Title: Little Bird of Heaven
Author: Joyce Carol Oates
Publisher: 4th Estate, Harper Collins
ISBN: 978-0007342549
Genre: Literary Fiction
Pages: 448
Source: Publisher
Rating: 5/5

I discovered Joyce Carol Oates a long time ago. I think about ten years or so. Since then I have always looked forward to what she writes and she churns out at least two books or so every year. Maybe even more. The fact of the matter is that she writes like a dream. Her prose is something else. It is of the macabre, the darkness, the sexually obsessed, of strained relationships and all about life as is – in your face and not a happy place to be in.

So when I got the opportunity to read and review one of her books, I could not help but give it a go. “Little Bird of Heaven” could be a love story. It could also be a murder mystery and a deep psychological drama. Joyce Carol Oates very cleverly makes the book about all of those.

“Little Bird of Heaven” takes place in a small town called Sparta in New York, where a young mother is found dead. The primary suspects are her estranged husband and a married man with whom she was having an affair. But that is not the story. The story is about the lady’s son Aaron and her lover’s daughter Krista who are virtually strangers to each other, and now linked to each other by this crime, as they struggle to be on opposite sides, while being infatuated with one another.
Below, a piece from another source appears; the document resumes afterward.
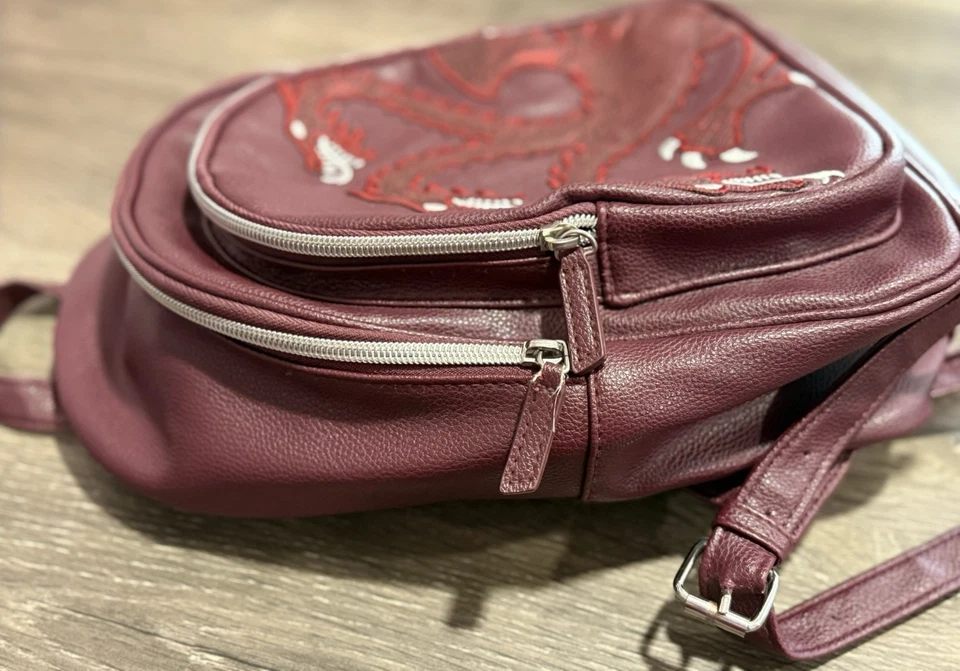 Game of Thrones Danielle Nicole Fire And Blood mini backpack - Image 4 of 4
The story seems threadbare but it isn’t so. There are layers to it and rightly so, as this is just what Oates likes to deliver. Her narrative of this book is unique and surpasses somehow anything she has ever written. The first half of the book is told from Krista’s perspective, a young girl, who wants to believe in her father and somehow is torn between what is real and what she thinks of as reality.

The second part is told from Aaron’s perspective. It is less vocal, more introspective. It is about hidden emotions and not displaying any of them, even when your mother is no longer a part of the world. Despite this, Oates does not get sentimental at any point in the book. She writes with raw intensity and emotions that are in check. That is what is needed for a book like this I guess.

“Little Bird of Heaven” is about a lot of things – the past, the present and how the future shapes our lives. It is about emotional longing and cruelty. Of how children endure the pain and how they deal with it. This book is not a light read. It is about life on the edge and how the characters hang on to it. Joyce Carol Oates writes with some riveting insight. There is no happy ending; however I will definitely recommend this book to all.